**Task requirements**
Return nothing but the lines from the line containing "家族财富管理对家族的发展和繁" through the last line of the records, reproduced exactly.

**Provided data**
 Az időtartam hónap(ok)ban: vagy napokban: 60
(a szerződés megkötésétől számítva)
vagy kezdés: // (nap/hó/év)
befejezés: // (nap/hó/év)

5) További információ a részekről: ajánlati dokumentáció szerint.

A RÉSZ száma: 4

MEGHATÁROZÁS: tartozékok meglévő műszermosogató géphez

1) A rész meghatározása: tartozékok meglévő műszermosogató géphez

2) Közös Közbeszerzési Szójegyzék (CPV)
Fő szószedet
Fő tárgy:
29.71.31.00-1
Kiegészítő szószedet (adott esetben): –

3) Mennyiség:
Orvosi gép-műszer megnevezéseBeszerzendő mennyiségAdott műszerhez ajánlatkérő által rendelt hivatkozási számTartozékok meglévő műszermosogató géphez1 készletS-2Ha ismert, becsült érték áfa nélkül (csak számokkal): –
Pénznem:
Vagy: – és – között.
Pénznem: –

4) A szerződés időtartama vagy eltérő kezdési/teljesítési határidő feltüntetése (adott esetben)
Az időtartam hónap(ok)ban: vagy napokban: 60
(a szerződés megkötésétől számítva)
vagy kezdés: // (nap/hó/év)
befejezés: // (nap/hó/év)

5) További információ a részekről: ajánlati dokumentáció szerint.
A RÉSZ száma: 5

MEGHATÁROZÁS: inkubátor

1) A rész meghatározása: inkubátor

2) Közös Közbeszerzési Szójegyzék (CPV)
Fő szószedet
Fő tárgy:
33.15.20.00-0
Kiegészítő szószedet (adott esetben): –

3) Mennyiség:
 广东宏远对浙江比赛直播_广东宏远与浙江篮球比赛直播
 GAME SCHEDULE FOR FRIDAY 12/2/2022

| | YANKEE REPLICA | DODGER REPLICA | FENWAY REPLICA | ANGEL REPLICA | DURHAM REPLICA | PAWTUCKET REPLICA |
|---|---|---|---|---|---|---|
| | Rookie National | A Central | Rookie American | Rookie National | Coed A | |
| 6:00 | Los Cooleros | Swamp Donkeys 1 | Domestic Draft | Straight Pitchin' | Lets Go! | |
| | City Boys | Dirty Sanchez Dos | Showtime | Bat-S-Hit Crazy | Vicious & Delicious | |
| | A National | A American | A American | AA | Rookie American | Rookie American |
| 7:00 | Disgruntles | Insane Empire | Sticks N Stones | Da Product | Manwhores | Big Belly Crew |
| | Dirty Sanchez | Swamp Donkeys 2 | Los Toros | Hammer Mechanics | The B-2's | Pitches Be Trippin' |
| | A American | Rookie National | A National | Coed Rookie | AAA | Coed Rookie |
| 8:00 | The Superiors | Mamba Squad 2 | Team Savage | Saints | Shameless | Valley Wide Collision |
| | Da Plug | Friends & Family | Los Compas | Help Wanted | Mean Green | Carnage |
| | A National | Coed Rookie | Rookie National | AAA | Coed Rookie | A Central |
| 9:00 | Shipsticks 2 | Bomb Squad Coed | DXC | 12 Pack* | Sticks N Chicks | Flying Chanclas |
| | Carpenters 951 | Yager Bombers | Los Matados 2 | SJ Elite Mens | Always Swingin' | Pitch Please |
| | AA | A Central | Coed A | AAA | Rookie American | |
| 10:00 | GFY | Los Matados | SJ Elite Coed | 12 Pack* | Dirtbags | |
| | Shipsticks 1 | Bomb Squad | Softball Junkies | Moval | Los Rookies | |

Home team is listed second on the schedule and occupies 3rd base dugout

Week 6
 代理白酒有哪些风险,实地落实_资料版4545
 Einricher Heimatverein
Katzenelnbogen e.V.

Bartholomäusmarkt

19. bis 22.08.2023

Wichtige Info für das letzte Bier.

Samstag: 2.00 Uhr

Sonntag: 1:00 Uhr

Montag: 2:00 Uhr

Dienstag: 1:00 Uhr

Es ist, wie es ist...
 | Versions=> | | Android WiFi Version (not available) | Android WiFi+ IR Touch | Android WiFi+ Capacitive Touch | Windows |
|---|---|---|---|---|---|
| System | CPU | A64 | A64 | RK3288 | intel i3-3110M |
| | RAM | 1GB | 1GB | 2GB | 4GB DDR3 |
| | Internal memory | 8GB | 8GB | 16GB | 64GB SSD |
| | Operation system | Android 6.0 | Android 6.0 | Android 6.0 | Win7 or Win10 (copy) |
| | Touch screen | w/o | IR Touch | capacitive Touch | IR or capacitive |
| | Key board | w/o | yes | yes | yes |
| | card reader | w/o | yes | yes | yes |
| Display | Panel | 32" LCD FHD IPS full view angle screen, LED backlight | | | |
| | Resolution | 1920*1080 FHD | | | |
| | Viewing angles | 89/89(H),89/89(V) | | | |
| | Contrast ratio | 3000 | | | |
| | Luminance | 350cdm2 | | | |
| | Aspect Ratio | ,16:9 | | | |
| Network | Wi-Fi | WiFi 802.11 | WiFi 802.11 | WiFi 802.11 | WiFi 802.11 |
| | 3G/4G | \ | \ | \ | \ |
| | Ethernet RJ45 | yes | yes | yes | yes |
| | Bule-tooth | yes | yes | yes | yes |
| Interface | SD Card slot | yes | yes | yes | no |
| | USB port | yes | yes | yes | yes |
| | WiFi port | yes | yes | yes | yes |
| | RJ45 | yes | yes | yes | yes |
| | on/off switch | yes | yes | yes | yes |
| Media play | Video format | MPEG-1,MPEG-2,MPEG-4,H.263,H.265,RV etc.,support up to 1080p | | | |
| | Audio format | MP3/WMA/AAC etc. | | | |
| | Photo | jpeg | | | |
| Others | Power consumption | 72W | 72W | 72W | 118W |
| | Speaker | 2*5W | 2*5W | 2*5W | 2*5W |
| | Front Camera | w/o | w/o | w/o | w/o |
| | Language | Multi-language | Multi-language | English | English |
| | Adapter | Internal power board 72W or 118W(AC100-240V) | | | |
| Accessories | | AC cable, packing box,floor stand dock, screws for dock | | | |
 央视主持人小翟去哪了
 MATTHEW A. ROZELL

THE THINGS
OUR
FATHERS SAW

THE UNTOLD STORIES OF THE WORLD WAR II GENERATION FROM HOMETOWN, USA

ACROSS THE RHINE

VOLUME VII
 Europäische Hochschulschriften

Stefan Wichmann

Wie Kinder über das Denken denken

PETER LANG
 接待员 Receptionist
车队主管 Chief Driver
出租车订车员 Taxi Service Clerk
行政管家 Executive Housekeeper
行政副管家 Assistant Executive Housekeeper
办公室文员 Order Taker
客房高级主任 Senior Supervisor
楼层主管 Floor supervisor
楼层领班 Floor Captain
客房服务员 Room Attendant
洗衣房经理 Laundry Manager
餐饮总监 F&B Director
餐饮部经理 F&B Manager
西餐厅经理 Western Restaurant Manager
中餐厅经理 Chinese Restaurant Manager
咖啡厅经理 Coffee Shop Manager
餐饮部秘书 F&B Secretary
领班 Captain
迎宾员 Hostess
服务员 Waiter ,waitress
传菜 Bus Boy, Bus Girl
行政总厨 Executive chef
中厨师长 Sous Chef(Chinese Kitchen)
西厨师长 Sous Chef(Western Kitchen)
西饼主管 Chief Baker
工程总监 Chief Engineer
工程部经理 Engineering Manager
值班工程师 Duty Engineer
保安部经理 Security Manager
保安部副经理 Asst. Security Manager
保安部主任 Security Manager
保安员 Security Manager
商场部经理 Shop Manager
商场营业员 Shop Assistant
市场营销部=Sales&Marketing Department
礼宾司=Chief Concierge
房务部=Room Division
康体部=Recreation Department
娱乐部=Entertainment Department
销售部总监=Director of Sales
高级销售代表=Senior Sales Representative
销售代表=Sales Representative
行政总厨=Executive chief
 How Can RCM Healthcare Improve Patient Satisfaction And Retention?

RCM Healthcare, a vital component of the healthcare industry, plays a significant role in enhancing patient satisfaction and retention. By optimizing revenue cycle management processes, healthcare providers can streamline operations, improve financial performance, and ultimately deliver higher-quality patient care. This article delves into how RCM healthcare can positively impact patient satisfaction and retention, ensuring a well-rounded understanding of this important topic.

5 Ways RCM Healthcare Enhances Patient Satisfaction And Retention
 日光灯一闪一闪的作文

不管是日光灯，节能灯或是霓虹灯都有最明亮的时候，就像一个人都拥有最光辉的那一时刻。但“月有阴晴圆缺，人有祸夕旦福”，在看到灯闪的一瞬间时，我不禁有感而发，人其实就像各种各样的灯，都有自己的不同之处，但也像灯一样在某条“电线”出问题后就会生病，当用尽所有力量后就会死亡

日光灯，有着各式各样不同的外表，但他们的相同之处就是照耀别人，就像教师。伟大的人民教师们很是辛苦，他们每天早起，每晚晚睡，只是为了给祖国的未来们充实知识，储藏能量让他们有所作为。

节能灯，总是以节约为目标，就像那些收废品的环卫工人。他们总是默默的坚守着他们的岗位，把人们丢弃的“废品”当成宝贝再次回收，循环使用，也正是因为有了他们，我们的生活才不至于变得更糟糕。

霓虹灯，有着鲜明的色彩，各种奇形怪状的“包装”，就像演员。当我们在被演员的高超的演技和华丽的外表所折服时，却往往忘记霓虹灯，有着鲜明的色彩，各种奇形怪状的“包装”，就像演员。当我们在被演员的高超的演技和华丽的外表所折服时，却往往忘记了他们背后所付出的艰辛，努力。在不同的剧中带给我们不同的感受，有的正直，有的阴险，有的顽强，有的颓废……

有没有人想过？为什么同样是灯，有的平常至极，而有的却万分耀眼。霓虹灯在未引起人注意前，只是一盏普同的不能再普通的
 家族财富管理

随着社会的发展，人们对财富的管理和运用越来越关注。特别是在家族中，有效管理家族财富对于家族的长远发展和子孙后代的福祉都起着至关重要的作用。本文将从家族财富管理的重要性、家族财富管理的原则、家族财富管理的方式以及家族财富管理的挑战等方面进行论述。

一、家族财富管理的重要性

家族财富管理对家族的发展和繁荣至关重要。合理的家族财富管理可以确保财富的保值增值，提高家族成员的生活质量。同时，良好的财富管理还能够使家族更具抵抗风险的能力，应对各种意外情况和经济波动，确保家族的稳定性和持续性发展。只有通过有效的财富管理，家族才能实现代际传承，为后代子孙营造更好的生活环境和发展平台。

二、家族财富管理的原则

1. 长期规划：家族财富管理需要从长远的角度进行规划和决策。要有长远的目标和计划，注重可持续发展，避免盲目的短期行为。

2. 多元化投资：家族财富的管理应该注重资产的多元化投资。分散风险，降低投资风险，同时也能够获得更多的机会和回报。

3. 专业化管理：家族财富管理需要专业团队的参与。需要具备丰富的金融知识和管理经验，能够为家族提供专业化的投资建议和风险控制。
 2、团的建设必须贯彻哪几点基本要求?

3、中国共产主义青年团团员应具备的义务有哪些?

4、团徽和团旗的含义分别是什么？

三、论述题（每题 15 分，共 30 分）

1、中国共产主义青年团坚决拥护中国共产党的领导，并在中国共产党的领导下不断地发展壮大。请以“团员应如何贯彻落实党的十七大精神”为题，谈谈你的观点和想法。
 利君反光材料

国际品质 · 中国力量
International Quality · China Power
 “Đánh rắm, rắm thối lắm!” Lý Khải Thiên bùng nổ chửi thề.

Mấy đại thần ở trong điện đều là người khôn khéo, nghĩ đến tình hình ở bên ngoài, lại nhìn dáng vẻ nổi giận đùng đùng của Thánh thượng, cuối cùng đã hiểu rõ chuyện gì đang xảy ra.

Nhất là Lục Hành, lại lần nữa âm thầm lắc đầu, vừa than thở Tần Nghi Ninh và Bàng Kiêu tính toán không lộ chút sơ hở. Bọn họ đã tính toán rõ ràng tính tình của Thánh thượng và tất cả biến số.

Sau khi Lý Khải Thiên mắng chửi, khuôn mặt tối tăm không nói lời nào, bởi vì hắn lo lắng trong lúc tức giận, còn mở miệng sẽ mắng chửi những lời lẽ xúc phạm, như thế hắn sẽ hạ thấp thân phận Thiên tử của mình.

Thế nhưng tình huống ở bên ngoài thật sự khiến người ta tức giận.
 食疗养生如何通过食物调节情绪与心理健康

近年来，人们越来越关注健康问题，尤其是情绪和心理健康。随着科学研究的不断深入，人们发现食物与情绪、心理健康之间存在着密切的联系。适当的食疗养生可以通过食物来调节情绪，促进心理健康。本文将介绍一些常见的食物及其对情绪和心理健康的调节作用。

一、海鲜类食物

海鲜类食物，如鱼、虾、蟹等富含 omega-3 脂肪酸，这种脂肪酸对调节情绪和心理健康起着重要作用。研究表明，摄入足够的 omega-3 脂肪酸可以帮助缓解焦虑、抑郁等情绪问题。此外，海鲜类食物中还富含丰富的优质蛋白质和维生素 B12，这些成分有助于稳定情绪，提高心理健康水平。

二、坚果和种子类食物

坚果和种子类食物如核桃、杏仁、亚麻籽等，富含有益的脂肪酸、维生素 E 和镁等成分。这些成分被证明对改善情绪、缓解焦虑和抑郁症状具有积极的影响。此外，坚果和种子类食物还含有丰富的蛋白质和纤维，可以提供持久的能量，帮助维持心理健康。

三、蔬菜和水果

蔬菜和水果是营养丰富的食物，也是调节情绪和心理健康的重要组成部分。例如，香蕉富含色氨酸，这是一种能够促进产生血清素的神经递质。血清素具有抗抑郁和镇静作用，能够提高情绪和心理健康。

**Solution**
家族财富管理对家族的发展和繁荣至关重要。合理的家族财富管理可以确保财富的保值增值，提高家族成员的生活质量。同时，良好的财富管理还能够使家族更具抵抗风险的能力，应对各种意外情况和经济波动，确保家族的稳定性和持续性发展。只有通过有效的财富管理，家族才能实现代际传承，为后代子孙营造更好的生活环境和发展平台。

二、家族财富管理的原则

1. 长期规划：家族财富管理需要从长远的角度进行规划和决策。要有长远的目标和计划，注重可持续发展，避免盲目的短期行为。

2. 多元化投资：家族财富的管理应该注重资产的多元化投资。分散风险，降低投资风险，同时也能够获得更多的机会和回报。

3. 专业化管理：家族财富管理需要专业团队的参与。需要具备丰富的金融知识和管理经验，能够为家族提供专业化的投资建议和风险控制。
 2、团的建设必须贯彻哪几点基本要求?

3、中国共产主义青年团团员应具备的义务有哪些?

4、团徽和团旗的含义分别是什么？

三、论述题（每题 15 分，共 30 分）

1、中国共产主义青年团坚决拥护中国共产党的领导，并在中国共产党的领导下不断地发展壮大。请以“团员应如何贯彻落实党的十七大精神”为题，谈谈你的观点和想法。
 利君反光材料

国际品质 · 中国力量
International Quality · China Power
 “Đánh rắm, rắm thối lắm!” Lý Khải Thiên bùng nổ chửi thề.

Mấy đại thần ở trong điện đều là người khôn khéo, nghĩ đến tình hình ở bên ngoài, lại nhìn dáng vẻ nổi giận đùng đùng của Thánh thượng, cuối cùng đã hiểu rõ chuyện gì đang xảy ra.

Nhất là Lục Hành, lại lần nữa âm thầm lắc đầu, vừa than thở Tần Nghi Ninh và Bàng Kiêu tính toán không lộ chút sơ hở. Bọn họ đã tính toán rõ ràng tính tình của Thánh thượng và tất cả biến số.

Sau khi Lý Khải Thiên mắng chửi, khuôn mặt tối tăm không nói lời nào, bởi vì hắn lo lắng trong lúc tức giận, còn mở miệng sẽ mắng chửi những lời lẽ xúc phạm, như thế hắn sẽ hạ thấp thân phận Thiên tử của mình.

Thế nhưng tình huống ở bên ngoài thật sự khiến người ta tức giận.
 食疗养生如何通过食物调节情绪与心理健康

近年来，人们越来越关注健康问题，尤其是情绪和心理健康。随着科学研究的不断深入，人们发现食物与情绪、心理健康之间存在着密切的联系。适当的食疗养生可以通过食物来调节情绪，促进心理健康。本文将介绍一些常见的食物及其对情绪和心理健康的调节作用。

一、海鲜类食物

海鲜类食物，如鱼、虾、蟹等富含 omega-3 脂肪酸，这种脂肪酸对调节情绪和心理健康起着重要作用。研究表明，摄入足够的 omega-3 脂肪酸可以帮助缓解焦虑、抑郁等情绪问题。此外，海鲜类食物中还富含丰富的优质蛋白质和维生素 B12，这些成分有助于稳定情绪，提高心理健康水平。

二、坚果和种子类食物

坚果和种子类食物如核桃、杏仁、亚麻籽等，富含有益的脂肪酸、维生素 E 和镁等成分。这些成分被证明对改善情绪、缓解焦虑和抑郁症状具有积极的影响。此外，坚果和种子类食物还含有丰富的蛋白质和纤维，可以提供持久的能量，帮助维持心理健康。

三、蔬菜和水果

蔬菜和水果是营养丰富的食物，也是调节情绪和心理健康的重要组成部分。例如，香蕉富含色氨酸，这是一种能够促进产生血清素的神经递质。血清素具有抗抑郁和镇静作用，能够提高情绪和心理健康。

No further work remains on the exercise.